▶ **CONSIGNE 1**:
Répondez aux questions suivantes d'après le texte cité :
(a) Quel nom fut donné à l'instrument de mesure du potentiel d'adhésion au fascisme ?
(b) Combien de questionnaires ont été remplis ?
(c) Pour la variable de l'Ethnocentrisme, qu'est-ce qui accompagne le repli sur le groupe d'appartenance ?
▶ **CONSIGNE 2**:
Indiquez si chacune des affirmations suivantes concorde avec le texte cité, en justifiant par les mots exacts du texte :
(a) La seconde définition du fascisme inclut le nazisme.
(b) La seconde définition du fascisme inclut le Stalinisme.
(c) La variable du Conformisme comprend une insistance sur la propreté.

▶ **TEXTE CITÉ**:
La première concerne le mouvement historique s’étant développé dans l’Italie de l’entre-deux guerres. La seconde désigne quant à elle les mouvements ou régimes à prétention dictatoriale, nationaliste, totalitaire, autoritaire, répressive et violente, et inclut par conséquent le nazisme. Elle n’inclut pas le Léninisme ni le Stalinisme, car les mouvements fascistes se sont affirmés comme fortement hostiles à la lutte de classe et au communisme, constitués comme mouvements contre-révolutionnaires de droite, favorables à une réconciliation entre classe ouvrière et patronnât, dans le cadre d’un capitalisme national en concurrence avec les autres capitalismes nationaux.
Nous partirons, quand à nous, de la définition qu’a pu élaborer Théodore W. Adorno. Dans les années 50, Théodore W. Adorno réalisé une étude de psychologie sociale sur la personnalité autoritaire dans le cadre du programme d’étude de l’Ecole de Frankfort sur l’émergence du fascisme et du nazisme. Plus de 2500 questionnaires ont été remplis par des étudiants, des ménages de classe moyenne et des ouvriers.
Cette étude consistait dans la mise à jour de la structure caractérielle des personnes réceptives à l’antisémitisme et susceptibles d’adhérer au fascisme. Il s’agissait d’élaborer un instrument capable de mesurer la potentialité de réceptivité au fascisme. Cet instrument de mesure du potentiel d’adhésion au fascisme fut appelé « échelle F ». Cette échelle contenait plusieurs variables :
- Le Conformisme : fort attachement aux valeurs dominantes de la classe moyenne. Comportement et apparence extérieure correcte, insistance sur la propreté, ardeur du travail, goût du succès.
- L’Ethnocentrisme : repli sur le groupe d’appartenance, et mépris des groupes extérieurs.
- Le Pessimisme Anthropologique: anti-humanisme cynique, tendance à penser que le monde est composé de mouvements dangereux, que l’autre constitue une menace, un ennemi, a penser que les hommes sont mauvais par nature et qu’une instance suprême doit s’imposer à eux pour les diriger et leur permettre d’accomplir quelque chose de positif.
- L’Autoritarisme : besoin excessif d’autorité, pensée soucieuse de hiérarchie. Chacun doit être à sa place et remplir le rôle qu’on lui donne. Soumission absolue au normes et valeurs du groupe d’appartenance. Agressivité se traduisant dans une volonté de rejeter, condamner, réprimer et punir ceux qui ne respectent pas les normes et valeurs conventionnelles.
- Le Besoin de démonstration de Puissance : besoin de donner des preuves de virilité, de dureté. Soucis exagéré pour les rapports dominants/dominés, leader/suiveur, fort/faible. Forte identification aux figures de la domination. Rejet de la sensibilité, de la douceur, de l’imagination, de l’autoréflexion. Méfiance exagérée à l’égard des « débordements » sexuels, notamment l’homosexualité.

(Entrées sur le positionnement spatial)
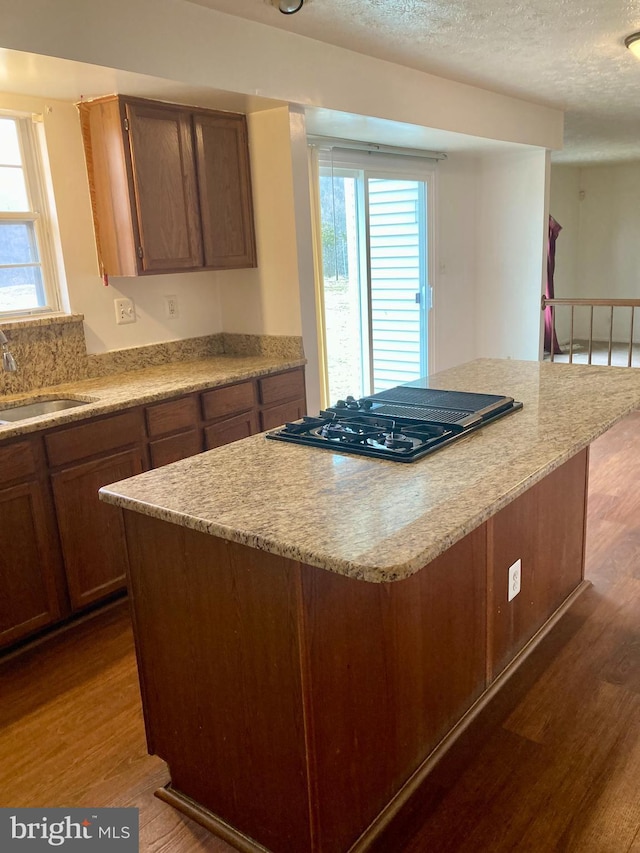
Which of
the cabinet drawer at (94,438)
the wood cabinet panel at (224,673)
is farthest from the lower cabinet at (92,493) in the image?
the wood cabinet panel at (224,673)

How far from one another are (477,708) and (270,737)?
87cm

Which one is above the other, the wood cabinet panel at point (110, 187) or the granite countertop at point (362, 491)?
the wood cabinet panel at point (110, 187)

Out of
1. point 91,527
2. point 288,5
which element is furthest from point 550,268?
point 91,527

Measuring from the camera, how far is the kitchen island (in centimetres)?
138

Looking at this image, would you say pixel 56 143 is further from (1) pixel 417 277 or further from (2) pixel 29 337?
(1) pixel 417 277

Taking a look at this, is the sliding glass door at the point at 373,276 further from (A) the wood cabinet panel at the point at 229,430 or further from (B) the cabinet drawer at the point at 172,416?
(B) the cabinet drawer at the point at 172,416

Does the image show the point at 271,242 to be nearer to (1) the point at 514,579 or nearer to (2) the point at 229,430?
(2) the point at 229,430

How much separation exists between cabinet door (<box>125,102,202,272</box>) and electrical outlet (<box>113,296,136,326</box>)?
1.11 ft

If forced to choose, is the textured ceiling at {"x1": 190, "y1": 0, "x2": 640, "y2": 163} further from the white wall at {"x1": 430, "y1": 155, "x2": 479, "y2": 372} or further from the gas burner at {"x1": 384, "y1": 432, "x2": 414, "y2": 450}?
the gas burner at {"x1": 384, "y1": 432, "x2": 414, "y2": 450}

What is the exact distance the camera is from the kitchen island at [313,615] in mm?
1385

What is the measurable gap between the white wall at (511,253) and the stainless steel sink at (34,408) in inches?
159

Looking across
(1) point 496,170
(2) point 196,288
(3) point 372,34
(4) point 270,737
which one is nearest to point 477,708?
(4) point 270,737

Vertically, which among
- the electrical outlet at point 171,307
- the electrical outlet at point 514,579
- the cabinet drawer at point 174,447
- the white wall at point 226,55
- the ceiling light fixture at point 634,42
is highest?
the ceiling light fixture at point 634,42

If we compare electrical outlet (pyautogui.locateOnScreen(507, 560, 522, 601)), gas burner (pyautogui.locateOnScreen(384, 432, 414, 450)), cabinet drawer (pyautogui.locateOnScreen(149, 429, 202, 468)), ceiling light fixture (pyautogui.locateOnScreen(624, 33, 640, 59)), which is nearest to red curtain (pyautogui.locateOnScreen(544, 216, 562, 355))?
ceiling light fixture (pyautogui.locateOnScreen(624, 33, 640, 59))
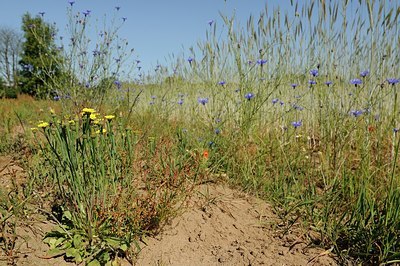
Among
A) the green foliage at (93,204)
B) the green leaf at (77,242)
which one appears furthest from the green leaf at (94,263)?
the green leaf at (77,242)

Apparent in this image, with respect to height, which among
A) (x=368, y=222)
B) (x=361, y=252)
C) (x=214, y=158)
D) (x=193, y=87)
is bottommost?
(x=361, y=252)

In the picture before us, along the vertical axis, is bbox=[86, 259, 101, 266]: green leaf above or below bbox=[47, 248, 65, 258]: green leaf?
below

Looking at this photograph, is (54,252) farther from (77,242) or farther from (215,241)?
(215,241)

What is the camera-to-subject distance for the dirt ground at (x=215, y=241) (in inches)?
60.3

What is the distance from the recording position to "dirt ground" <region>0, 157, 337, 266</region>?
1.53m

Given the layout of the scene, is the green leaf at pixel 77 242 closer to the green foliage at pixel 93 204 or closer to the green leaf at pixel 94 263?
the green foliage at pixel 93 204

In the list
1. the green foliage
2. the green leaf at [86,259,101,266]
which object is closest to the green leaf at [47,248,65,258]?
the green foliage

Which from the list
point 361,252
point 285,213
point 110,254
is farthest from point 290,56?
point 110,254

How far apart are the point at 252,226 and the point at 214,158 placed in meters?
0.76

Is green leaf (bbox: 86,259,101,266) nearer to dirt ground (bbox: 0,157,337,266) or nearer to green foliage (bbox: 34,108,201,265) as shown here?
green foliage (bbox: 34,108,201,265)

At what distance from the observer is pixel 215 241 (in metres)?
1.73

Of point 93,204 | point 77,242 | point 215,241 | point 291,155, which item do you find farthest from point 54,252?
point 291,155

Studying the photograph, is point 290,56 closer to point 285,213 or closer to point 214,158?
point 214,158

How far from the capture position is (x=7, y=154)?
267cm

▶ **RÉPONSE COMPLÈTE 1**:
(a) « échelle F »
(b) Plus de 2500
(c) Le mépris des groupes extérieurs

▶ **RÉPONSE COMPLÈTE 2**:
(a) Oui : « et inclut par conséquent le nazisme »
(b) Non : « Elle n’inclut pas le Léninisme ni le Stalinisme »
(c) Oui : « insistance sur la propreté »